Does the Weeks manifold have the smallest volume among all finite volume oriented hyperbolic 3-manifolds? It is a result of Chinburg-Friedman-Jones-Reid that the arithmetic hyperbolic 3-manifold of smallest volume is the Weeks manifold.
There is also a result of Milley that says that if $N$ is a closed orientable hyperbolic 3-manifold with volume less than or equal to that of the Weeks manifold, then $N$ is homeomorphic to the Weeks manifold.
My question is, therefore, is it possible to have a non-arithmetic, non-closed, orientable hyperbolic 3-manifold with volume smaller than that of the Weeks manifold?
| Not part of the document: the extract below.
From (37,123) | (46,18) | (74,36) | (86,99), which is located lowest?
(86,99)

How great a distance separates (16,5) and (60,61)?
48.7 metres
I am also curious if increasing the number of cusps necessarily increases the volume, as this would be sufficient to answer my question.
 A: The answer given in the comment by Ryan Budney should be enough, but let me give you a couple of theorems if it is still not so clear.
Suppose you have a finite volume hyperbolic complete orientable manifold $M$. Suppose that $M$ has cusps (hence, it is not compact).
Theorem [Thick-thin decomposition]: $M$ is diffeomorphic to the interior of a compact manifold $N$ with $\partial N$ that consist of a disjoint union of tori $T_1, \ldots, T_c$.
Fix the notation $\mathring{N}=M$.
One operation that you can perform on $N$ is the Dehn Filling: choose a boundary component $T_i$, choose a diffeomorphism $f_i \colon \partial(D^2 \times S^1) \to T_i$ and consider the new manifold
$$ N(f_i) = N \cup_{f_i} D^2 \times S^1$$
obtained by gluing a solid torus to the chosen boundary component using the chosen diffeomorphism. Through this operation, you fill one boundary component with a solid torus.
The manifold that you obtain depends on the diffeomorphism $f_i$ that you choose. Suppose that you perform Dehn Filling on every boundary component of $N$ with functions $f_1,\ldots, f_c$. Call the result of these Dehn Fillings $N(f_1,\ldots, f_c)$. It is a closed manifold. Now, there are two results that can help you. These can be found in the notes of Thurston, but I will give you another citation that may help you.
Theorem [1, Theorem 15.1.1, Hyperbolic Dehn filling, very basic version]: There are functions $f_1,\ldots, f_c$ such that $N(f_1,\ldots, f_c)$ admits a hyperbolic metric.
Theorem [1, Theorem 15.4.1]: Suppose that $N(f_1,\ldots, f_c)$ admits a hyperbolic metric. Then $vol(N(f_1,\ldots, f_c)) < vol(M)$.
Using all these results, it is easy to show that a cusped hyperbolic manifold with volume less than the smallest volume of a closed hyperbolic manifold cannot exist: in this case, you could Dehn Fill it and obtain a closed manifold with even smaller volume, contradicting the hypothesis.
[1]: Martelli Bruno, An Introduction to Geometric Topology.